A few months ago, I spent several hours on a grounded plane in Denver, waiting for a storm to pass. Eventually, I ran out of conversation with my seatmates, but another group kept going strong--those still wearing name tags from the Aspen Ideas Festival. They were laughing, discussing business, and making plans to meet up in New York in the coming weeks. For them, the storm was just one more fruitful networking event.
Even as social media sites like LinkedIn and Facebook keep you connected, meeting people in real life remains the most effective way to build a successful business. In 2016, conferences and trade shows are a $13.8 billion industry, one that's growing more than 2 percent annually, according to market researcher IBISWorld (and benefiting many publishers that organize events, including Inc.).
At their best, these events offer a chance to make new contacts, catch up with colleagues, and learn a few new tricks. "As a startup, conferences are crucial to building a network in our industry," says Felicia Schneiderhan, co-founder of 30SecondsToFly, a business travel manager.
But conferences can get expensive: Registration fees may be substantial, and there are travel and hotel costs. Also, they take you away from the company you're trying to build. So how to decide which events are worth your time and money?
For Anna Curran, the founder of the DIY publishing company CookbookCreate.com, the most important factor is the guest list. "Are these influencers and people who are on the rise?" Curran asks herself before spending money on events. "Is this a network I can reach out to in the future?"
One of her favorite events is Austin's annual South by Southwest conference.

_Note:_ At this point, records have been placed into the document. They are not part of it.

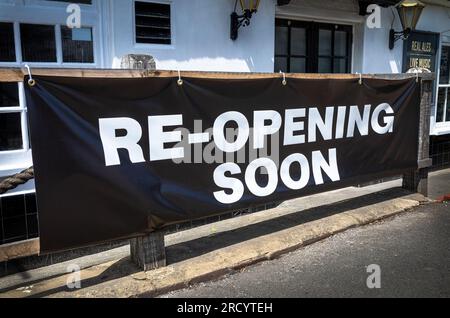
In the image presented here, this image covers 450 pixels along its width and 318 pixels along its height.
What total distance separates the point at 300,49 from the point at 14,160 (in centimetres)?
443

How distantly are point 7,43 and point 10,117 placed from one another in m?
0.69

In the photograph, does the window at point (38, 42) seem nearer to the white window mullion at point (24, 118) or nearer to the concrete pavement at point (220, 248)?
the white window mullion at point (24, 118)

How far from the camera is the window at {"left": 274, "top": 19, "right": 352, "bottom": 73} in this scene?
21.8 feet

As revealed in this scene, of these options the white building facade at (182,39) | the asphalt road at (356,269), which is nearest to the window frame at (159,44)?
the white building facade at (182,39)

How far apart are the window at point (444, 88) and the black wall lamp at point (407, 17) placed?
169cm

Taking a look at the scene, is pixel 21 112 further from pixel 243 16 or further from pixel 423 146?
pixel 423 146

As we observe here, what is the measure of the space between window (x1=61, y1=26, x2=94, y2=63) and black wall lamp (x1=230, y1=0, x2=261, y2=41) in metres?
1.78

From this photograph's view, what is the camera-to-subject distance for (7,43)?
13.8ft

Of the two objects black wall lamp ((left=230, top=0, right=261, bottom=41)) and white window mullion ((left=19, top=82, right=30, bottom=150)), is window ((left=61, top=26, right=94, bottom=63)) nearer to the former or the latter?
white window mullion ((left=19, top=82, right=30, bottom=150))

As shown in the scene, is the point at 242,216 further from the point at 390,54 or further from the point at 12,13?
the point at 390,54

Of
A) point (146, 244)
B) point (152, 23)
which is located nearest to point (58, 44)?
point (152, 23)

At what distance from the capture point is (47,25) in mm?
4375

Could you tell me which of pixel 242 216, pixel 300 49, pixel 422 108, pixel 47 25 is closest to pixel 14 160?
pixel 47 25

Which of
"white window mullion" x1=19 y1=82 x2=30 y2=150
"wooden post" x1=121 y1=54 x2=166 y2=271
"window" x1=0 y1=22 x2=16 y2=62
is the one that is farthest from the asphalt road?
"window" x1=0 y1=22 x2=16 y2=62
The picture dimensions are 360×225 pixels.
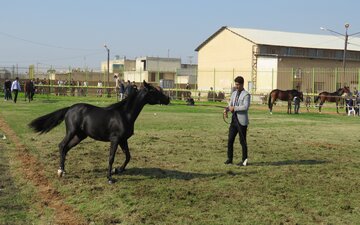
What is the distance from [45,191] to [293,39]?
57.6 meters

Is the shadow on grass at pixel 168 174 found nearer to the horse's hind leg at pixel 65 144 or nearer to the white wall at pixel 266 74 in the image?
the horse's hind leg at pixel 65 144

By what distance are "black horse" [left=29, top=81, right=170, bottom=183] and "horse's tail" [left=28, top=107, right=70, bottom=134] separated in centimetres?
11

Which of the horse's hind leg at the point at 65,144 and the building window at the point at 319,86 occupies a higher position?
the building window at the point at 319,86

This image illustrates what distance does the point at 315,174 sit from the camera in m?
9.73

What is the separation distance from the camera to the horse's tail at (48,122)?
9.56 meters

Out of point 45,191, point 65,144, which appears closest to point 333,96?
point 65,144

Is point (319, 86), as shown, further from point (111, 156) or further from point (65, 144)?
point (111, 156)

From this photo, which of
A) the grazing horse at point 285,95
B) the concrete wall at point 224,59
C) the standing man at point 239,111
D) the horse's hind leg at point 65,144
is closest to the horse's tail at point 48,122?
the horse's hind leg at point 65,144

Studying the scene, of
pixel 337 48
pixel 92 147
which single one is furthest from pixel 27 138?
pixel 337 48

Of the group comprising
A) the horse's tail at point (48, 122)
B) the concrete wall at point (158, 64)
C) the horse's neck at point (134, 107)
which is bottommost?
the horse's tail at point (48, 122)

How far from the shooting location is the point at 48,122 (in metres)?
9.62

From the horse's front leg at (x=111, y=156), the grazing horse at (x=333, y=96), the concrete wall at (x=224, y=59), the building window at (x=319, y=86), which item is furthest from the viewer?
the concrete wall at (x=224, y=59)

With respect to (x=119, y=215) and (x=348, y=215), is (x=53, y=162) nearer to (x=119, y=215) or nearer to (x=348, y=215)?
(x=119, y=215)

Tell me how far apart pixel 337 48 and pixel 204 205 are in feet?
189
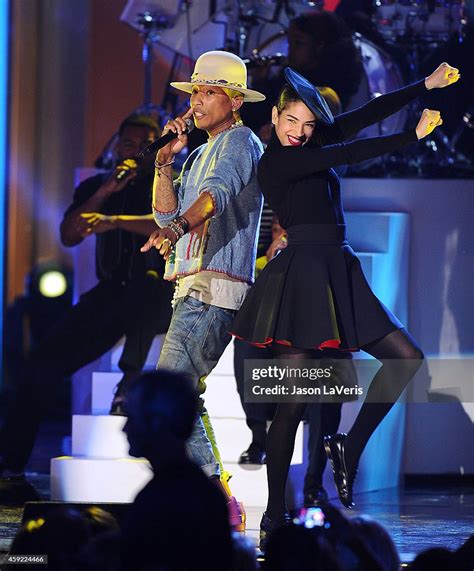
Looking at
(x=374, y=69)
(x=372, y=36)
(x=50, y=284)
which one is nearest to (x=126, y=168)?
(x=374, y=69)

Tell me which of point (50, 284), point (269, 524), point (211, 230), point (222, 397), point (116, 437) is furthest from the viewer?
point (50, 284)

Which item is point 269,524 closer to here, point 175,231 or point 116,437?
point 175,231

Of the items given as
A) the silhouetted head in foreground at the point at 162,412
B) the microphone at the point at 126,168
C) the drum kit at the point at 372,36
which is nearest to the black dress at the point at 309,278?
the silhouetted head in foreground at the point at 162,412

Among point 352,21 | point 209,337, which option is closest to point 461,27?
point 352,21

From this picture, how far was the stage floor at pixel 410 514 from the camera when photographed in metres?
4.90

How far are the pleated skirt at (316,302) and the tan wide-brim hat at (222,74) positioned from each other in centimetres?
53

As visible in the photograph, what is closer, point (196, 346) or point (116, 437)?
point (196, 346)

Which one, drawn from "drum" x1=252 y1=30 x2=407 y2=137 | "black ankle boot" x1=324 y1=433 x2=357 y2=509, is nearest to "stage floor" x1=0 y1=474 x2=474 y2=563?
"black ankle boot" x1=324 y1=433 x2=357 y2=509

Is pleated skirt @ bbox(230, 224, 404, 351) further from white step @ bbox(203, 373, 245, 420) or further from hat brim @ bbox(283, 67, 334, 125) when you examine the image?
white step @ bbox(203, 373, 245, 420)

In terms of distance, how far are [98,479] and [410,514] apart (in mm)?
1290

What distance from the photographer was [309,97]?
451cm

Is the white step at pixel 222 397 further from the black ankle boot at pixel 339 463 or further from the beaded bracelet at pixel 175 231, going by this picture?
the beaded bracelet at pixel 175 231

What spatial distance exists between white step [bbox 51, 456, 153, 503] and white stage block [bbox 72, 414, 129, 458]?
0.46 ft

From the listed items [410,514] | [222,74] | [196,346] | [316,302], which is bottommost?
[410,514]
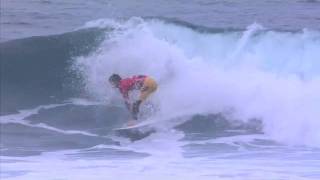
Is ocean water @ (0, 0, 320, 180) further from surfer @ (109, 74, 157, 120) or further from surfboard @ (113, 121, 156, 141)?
surfer @ (109, 74, 157, 120)

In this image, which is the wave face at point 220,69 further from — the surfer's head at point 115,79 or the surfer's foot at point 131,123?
the surfer's head at point 115,79

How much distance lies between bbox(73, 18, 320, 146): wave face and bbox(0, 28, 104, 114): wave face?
146 millimetres

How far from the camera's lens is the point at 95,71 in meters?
9.07

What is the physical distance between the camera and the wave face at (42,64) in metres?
9.22

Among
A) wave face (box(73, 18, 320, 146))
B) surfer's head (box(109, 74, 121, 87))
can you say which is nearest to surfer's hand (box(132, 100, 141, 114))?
surfer's head (box(109, 74, 121, 87))

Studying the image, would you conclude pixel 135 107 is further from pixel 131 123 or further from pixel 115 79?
pixel 115 79

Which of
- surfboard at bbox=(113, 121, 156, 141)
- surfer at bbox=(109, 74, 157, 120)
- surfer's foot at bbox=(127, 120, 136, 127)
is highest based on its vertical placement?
surfer at bbox=(109, 74, 157, 120)

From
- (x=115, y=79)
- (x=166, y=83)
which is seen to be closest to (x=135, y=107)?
(x=115, y=79)

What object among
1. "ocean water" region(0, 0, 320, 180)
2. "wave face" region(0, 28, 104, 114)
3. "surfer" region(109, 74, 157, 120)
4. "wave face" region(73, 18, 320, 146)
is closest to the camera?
"ocean water" region(0, 0, 320, 180)

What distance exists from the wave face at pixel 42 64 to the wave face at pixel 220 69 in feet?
0.48

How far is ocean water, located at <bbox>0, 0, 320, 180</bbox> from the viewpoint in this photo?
6430 mm

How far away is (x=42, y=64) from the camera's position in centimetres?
970

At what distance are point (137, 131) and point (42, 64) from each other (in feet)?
9.02

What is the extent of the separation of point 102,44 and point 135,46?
1.55 feet
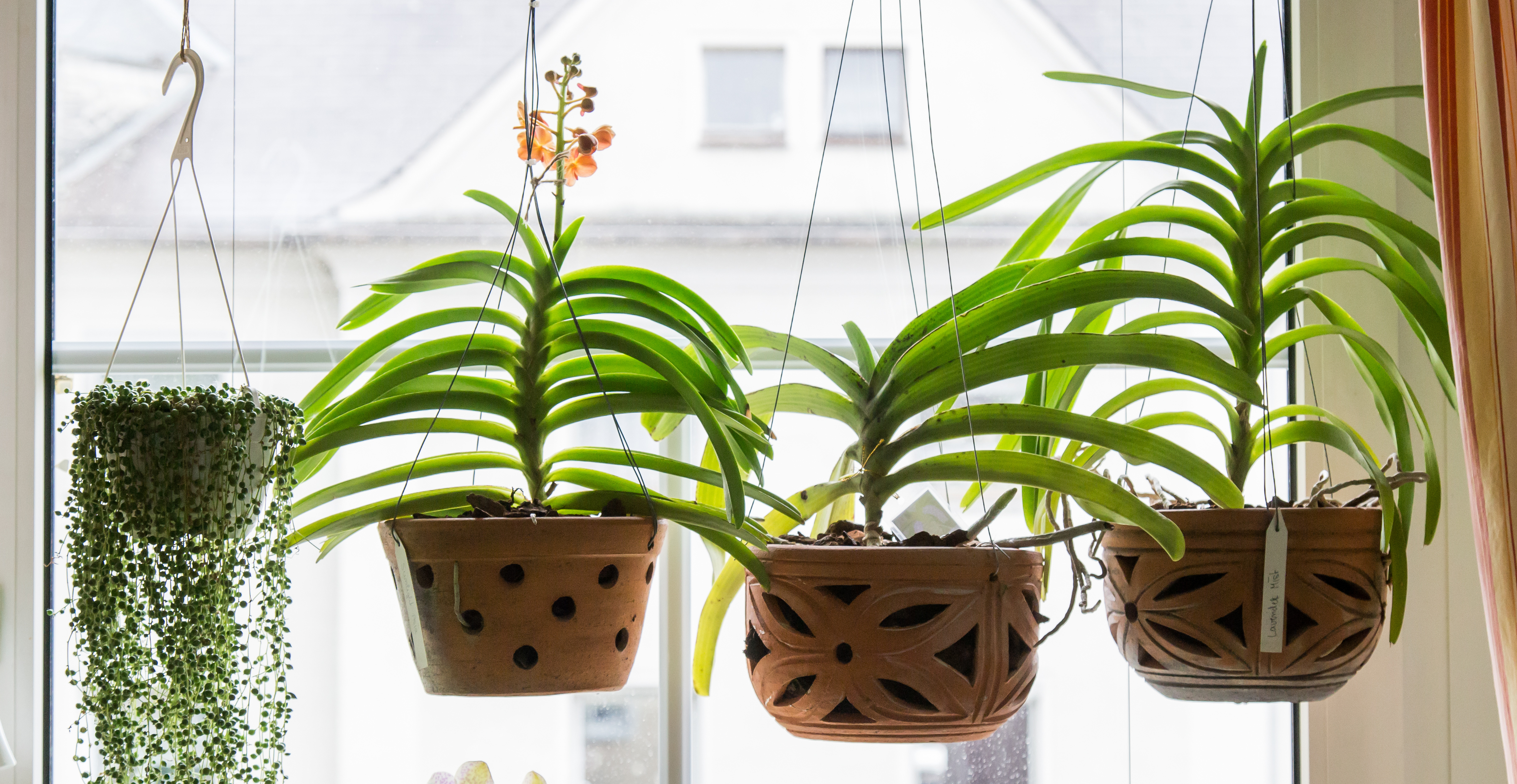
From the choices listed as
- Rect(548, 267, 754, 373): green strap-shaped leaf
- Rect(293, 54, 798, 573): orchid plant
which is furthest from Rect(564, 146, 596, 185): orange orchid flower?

Soon after she launched, Curran approached the festival director and pitched a themed recipe collection crowdsourced from festival speakers. The result, The Official SXSW 2014 Interactive Cookbook, gave Curran's fledgling company a valuable publicity boost: Contributors included Randi Zuckerberg and Zappos CEO Tony Hsieh, and the book received a flattering write-up in The New York Times.
"With the festival badge, flight, and hotel, it's cost $1,500 to $2,000 every time I've gone," says Curran, a five-time SxSW attendee. Given what that $10,000 expenditure has done for her business, she has seen "absolutely a good return on investment."

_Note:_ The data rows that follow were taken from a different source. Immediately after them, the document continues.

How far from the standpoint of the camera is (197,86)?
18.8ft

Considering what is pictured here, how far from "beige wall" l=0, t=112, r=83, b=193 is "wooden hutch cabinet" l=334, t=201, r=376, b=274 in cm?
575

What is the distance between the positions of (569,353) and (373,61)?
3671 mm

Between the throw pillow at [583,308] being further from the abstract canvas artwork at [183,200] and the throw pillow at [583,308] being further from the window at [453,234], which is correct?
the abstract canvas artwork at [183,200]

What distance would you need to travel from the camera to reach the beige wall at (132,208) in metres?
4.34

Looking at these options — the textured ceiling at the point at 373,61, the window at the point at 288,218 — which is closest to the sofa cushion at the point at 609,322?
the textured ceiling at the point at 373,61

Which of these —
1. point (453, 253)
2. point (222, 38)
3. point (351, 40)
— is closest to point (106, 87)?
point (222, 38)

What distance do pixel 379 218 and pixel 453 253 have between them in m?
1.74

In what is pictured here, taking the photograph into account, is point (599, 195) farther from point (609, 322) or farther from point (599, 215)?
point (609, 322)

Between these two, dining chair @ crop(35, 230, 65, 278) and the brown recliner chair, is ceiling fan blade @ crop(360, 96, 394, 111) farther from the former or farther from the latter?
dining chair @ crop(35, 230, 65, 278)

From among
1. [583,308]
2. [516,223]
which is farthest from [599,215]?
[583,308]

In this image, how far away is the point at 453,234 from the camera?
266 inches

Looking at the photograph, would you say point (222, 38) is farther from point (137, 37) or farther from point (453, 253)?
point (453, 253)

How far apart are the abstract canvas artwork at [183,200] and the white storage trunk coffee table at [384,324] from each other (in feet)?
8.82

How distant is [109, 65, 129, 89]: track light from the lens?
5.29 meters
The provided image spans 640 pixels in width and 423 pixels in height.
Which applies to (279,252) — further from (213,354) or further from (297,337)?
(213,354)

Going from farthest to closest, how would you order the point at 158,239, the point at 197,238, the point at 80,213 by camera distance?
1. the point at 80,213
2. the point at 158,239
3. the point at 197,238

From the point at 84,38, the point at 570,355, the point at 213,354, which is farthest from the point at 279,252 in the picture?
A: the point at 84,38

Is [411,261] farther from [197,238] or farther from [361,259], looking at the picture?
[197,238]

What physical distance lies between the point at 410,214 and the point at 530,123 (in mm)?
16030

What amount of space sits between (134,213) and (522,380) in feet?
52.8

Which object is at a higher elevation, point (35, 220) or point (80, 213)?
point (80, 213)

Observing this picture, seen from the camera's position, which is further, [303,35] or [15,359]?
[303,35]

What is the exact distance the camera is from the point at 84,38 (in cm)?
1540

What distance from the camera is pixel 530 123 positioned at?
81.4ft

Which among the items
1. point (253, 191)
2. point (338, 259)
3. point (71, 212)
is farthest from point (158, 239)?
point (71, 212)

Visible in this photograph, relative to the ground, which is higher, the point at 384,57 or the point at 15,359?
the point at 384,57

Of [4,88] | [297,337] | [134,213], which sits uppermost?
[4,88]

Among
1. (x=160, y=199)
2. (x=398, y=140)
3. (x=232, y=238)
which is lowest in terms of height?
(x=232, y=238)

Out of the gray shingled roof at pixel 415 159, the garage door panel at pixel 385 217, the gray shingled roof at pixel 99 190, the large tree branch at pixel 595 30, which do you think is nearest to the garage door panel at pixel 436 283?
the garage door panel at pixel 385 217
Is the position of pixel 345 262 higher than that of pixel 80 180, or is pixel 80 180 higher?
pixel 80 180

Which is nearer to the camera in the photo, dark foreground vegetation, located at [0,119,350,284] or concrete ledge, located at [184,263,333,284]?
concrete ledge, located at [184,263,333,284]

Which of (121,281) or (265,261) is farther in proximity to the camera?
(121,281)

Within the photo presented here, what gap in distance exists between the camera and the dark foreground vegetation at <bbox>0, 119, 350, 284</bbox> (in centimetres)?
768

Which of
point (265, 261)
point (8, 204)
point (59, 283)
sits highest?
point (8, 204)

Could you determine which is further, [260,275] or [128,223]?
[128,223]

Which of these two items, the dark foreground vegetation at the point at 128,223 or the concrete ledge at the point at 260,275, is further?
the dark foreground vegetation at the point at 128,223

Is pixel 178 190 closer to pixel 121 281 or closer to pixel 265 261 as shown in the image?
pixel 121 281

Mike Garrison, a serial entrepreneur and partner at Pinpoint Dental Consulting, a practice-management business for dentists, attends events only when he'll know other attendees or exhibitors. "Personal introductions to key people can create relationships," he explains.
That's not always possible, of course. Sometimes the point of attending a conference is to make professional contacts. But proximity doesn't guarantee success, especially if the events are overscheduled. "One big mistake many conference planners make is they overprogram, and don't give attendees enough time to meet one another," says Curran, who advises checking schedules to see if there is ample break time.
And what if you can't afford the price of attending an event or the cost of skipping it? Consider getting close to the action without actually participating. At a recent, very pricey travel-industry event, Schneiderhan checked into the conference hotel--but instead of registering and attending the official sessions, she stationed herself in the hotel lobby and caught attendees on their way in and out. She wasn't the only one doing it: "People made appointments in advance to meet in the lobby," she says. It's not always the best way to accomplish your meeting goals--but it probably beats waiting for a flight delay.